8. New persistent domain control validation methods for DNS names and IP addresses
Telia will implement a new persistent domain and IP validation methods in Q1/2026. The new methods allow customers to configure authorization for Telia CA to use automated validations of domain control with persistent records in the domain name system (DNS). Authorization is configured by adding specific DNS TXT record to the domain. Authorization levels are controlled by domain owners and maybe set separately at different domain hierarchy levels to the domain only for specific entities (Company group, company, portal group, portal user, ACME user).
Persistent domain control validation methods will mitigate the challenge related to shortening validity of domain compared to using existing methods. Migrating to persistent methods consequently removes the need to update DNS records with CA provided random codes. Persistent authorization is valid until authorization is removed from the domain. Customer / domain owner has full control of how to authorize the domains, and domain and each CA must be authorized separately. Security of the new method is equivalent to other DNS based methods. Further details and information will be provided when the new methods are made available by Telia CA at Q1/2026.

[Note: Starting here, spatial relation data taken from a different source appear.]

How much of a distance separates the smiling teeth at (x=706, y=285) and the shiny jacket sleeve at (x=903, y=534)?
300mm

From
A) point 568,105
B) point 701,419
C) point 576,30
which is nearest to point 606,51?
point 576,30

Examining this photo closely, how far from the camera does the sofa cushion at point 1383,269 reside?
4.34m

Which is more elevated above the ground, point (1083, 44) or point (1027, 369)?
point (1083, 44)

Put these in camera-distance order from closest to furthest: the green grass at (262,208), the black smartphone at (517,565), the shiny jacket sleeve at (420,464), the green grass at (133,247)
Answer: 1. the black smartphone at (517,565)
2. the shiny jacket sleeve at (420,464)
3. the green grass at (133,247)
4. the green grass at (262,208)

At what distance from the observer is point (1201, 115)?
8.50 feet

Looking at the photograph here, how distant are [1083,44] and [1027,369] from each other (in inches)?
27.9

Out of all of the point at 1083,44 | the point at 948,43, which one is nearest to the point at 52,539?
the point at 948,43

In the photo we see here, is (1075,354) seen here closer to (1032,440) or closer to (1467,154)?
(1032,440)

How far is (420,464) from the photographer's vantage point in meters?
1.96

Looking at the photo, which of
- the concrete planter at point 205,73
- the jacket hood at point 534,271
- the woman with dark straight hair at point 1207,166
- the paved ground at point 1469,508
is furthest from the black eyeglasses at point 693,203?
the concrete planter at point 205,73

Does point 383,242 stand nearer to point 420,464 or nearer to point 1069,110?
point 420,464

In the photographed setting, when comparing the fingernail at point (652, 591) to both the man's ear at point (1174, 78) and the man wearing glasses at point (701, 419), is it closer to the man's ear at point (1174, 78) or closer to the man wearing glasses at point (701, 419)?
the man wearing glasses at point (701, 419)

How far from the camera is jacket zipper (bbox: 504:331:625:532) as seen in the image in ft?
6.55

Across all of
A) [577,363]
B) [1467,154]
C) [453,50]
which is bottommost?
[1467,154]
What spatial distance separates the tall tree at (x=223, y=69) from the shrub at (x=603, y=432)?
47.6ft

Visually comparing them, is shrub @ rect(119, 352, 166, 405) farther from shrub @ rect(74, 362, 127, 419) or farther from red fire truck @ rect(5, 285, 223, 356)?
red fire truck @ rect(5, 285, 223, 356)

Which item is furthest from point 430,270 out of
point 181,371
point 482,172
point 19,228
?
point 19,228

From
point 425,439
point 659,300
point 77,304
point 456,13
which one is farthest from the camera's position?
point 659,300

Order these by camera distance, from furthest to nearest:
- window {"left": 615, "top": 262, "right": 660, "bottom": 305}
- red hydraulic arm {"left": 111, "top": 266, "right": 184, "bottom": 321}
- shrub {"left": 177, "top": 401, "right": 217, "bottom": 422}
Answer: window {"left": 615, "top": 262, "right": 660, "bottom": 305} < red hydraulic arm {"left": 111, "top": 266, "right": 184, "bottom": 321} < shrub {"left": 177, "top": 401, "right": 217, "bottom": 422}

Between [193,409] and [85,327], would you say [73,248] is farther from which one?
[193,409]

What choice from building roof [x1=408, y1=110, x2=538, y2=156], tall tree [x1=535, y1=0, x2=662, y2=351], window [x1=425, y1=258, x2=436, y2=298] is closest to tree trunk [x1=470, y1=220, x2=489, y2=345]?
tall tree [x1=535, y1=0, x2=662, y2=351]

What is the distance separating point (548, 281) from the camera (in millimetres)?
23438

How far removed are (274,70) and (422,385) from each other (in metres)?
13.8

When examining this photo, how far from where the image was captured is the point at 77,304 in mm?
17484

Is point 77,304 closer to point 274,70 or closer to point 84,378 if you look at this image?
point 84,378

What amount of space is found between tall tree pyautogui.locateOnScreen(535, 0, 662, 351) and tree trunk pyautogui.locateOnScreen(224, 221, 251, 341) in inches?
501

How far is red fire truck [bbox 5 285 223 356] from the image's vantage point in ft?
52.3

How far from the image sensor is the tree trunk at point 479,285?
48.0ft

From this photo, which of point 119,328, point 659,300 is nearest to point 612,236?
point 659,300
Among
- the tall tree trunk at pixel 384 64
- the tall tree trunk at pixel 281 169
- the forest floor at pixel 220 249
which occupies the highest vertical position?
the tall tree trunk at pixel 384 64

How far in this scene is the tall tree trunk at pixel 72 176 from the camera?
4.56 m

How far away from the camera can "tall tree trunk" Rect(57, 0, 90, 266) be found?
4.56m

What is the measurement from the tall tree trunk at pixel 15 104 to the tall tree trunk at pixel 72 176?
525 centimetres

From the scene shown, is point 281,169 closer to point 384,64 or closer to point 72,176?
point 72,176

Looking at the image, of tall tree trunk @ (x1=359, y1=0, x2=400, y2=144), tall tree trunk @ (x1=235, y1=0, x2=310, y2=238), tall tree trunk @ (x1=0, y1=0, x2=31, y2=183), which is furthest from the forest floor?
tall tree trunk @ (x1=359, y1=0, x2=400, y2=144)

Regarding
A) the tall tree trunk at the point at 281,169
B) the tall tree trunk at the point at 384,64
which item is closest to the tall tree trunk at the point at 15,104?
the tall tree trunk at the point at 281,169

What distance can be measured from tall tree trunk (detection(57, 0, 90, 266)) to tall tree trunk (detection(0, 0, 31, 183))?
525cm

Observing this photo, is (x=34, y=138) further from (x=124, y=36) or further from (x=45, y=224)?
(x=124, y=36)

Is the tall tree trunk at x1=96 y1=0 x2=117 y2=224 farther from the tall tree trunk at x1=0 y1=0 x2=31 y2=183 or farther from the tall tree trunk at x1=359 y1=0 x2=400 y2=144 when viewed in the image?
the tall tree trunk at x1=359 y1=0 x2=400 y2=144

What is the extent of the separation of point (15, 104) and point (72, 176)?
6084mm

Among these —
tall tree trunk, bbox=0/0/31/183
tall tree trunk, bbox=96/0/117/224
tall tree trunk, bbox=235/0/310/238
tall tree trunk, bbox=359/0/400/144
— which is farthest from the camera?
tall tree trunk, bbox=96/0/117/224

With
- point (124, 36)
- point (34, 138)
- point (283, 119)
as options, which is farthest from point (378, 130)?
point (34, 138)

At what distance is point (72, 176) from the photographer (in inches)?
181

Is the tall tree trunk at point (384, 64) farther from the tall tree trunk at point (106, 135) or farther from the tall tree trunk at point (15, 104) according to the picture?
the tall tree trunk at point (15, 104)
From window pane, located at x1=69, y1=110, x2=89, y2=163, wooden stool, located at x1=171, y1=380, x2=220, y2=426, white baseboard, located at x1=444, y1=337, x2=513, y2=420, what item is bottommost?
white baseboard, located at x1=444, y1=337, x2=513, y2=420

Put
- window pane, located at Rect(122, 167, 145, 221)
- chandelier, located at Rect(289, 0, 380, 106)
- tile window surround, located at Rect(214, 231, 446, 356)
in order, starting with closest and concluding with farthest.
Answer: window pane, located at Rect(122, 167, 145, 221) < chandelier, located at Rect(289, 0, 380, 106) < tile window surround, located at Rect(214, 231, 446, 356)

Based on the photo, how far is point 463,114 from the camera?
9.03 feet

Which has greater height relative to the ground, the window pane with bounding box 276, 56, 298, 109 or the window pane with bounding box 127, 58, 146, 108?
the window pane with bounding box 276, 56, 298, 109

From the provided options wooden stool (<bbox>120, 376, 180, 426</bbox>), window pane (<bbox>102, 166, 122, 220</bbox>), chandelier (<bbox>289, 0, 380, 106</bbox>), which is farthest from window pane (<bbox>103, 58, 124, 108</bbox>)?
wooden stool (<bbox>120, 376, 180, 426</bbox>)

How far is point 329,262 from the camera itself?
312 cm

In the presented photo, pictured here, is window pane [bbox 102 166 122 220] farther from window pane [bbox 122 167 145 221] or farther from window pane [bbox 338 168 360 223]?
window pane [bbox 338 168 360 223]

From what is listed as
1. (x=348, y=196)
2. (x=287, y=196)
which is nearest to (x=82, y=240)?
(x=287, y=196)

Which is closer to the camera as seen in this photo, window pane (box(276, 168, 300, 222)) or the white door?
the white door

9. Automate TLS certificate management with Telia CA
Telia CA’s Automated Certificate Management Environment (ACME) service may be used by Customer to automate certificate lifecycle management. In ACME customers have ACME client software that is configured to communicate with CA’s ACME server. All Telia Certificate Management Portal customers have ACME available to configure ACME credentials without additional requests or costs.
With proper ACME client configuration server certificate is automatically maintained without need to update certificate manually. Any ACME client supporting External Account Binding (EAB) may be used with Telia CA’s ACME. Some examples are Certbot, Lego and Win-ACME.
Main features of Telia’s ACME:
- Both DV and OV certificates are available
ACME can be used with pre-validated domains managed in Telia Certificate Management Portal. ACME credentials may be configured to use pre-validated domains, thus separate per request validation HTTP-01 or DNS-01 is not needed. - ACME will be enabled for the upcoming persistent domain validation methods.
- ACME validation methods DNS-01 and HTTP-01 are also available to be used.